L’hypertension est l’un des facteurs de risque les plus importants pour le développement de l’insuffisance cardiaque. Parallèlement, l’hypertension est fortement impliquée dans le développement de l’athérosclérose et donc de la maladie coronarienne avec l’infarctus du myocarde qui conduit à un dysfonctionnement cardiaque. Dans son exposé lors de la 12e Journée zurichoise de l’hypertension, le Dr Andreas Flammer de l’Hôpital universitaire de Zurich a notamment abordé l’importance des petits vaisseaux et le traitement de l’hypertension en cas d’insuffisance cardiaque concomitante.
Dans l’insuffisance cardiaque, on distingue l’HFrEF (Heart Failure with reduced ejection fraction) et l’HFpEF (Heart Failure with preserved ejection fraction).

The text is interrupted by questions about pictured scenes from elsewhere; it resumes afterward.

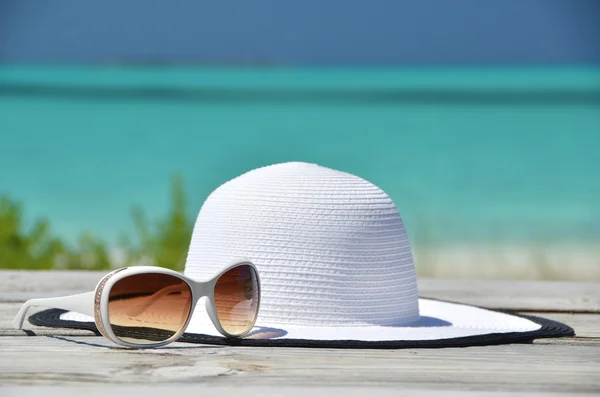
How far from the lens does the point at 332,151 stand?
675 inches

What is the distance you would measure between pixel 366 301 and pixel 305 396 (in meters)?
0.79

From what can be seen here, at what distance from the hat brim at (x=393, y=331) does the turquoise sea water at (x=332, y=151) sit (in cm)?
529

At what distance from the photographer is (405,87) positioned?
1475 inches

Les lignes directrices de l’ESC de 2016 ont introduit une troisième catégorie, la HFmrEF (Heart Failure with midrange ejection fraction), qui n’a toutefois pas encore été beaucoup étudiée.
Si la clinique et les symptômes sont présents et que la fonction d’éjection est limitée, c’est-à-dire inférieure à 40%, il s’agit d’une HFrEF, typiquement après un infarctus du myocarde ou dans le cadre d’une cardiomyopathie dilatée. En cas d’HFpEF, les mêmes symptômes apparaissent, mais avec une activité d’éjection normale. Dans ce cas, des critères supplémentaires sont nécessaires, tels qu’un biomarqueur de l’augmentation du “stress de la paroi cardiaque” et la présence d’une cardiopathie structurelle pertinente, d’une hypertrophie ventriculaire gauche, d’une hypertrophie de l’oreillette gauche ou d’un dysfonctionnement dystolique. On parle alors de HFpEF.

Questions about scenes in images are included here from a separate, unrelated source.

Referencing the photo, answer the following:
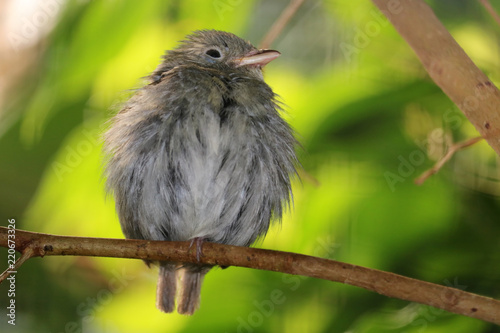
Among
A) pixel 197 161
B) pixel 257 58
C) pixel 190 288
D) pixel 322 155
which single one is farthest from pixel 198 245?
pixel 257 58

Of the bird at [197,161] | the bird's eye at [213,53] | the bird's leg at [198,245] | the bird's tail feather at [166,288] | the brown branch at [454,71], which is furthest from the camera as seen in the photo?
the bird's eye at [213,53]

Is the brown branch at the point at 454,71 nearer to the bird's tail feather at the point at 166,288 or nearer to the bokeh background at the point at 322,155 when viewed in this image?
the bokeh background at the point at 322,155

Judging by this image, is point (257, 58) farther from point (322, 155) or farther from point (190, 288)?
point (190, 288)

Changements cliniquement significatifs
Le Dr. Andreas Flammer souligne qu’indépendamment de ces catégories, presque tous les patients souffrant d’insuffisance cardiaque présentent une hypertension, du moins au début de la maladie (HFrEF 84%, HFpEF 91%) [3] : ” L’hypertension joue un rôle très important, d’une part parce qu’elle est un facteur de risque de maladie coronarienne et d’infarctus du myocarde (entraînant principalement une dysfonction diastolique), mais aussi parce qu’elle peut entraîner une dysfonction diastolique au fil du temps en raison de l’hypertrophie ventriculaire gauche, du remodelage cardiaque et d’autres facteurs.”
La pression artérielle et le débit cardiaque sont également importants sur le plan clinique, en particulier si le cœur est déjà limité dans sa fonction [2]. Dans ce contexte, des modifications de l’afterload, c’est-à-dire des résistances périphériques, peuvent entraîner d’importants changements dans le volume des battements. Lorsque la résistance périphérique augmente, un cœur normal peut bien se maintenir. Cependant, un cœur malade ne peut pas supporter correctement une augmentation de l’afterload et le volume des minutes cardiaques diminue de manière disproportionnée. “C’est une raison importante pour traiter la pression artérielle chez les patients souffrant d’insuffisance cardiaque”, explique le conférencier.
Importance du dysfonctionnement endothélial
L’hypertension endommage le cœur de manière chronique sur une longue période et provoque d’abord des dommages cellulaires et moléculaires. Il en résulte un remodelage du myocarde, une fibrose, une inflammation et une perturbation de la fonction vasculaire, appelée dysfonction endothéliale [3]. C’est un paramètre déterminant qui joue un rôle central tout au long de l’évolution de la maladie, y compris dans l’apparition et le pronostic de l’insuffisance cardiaque.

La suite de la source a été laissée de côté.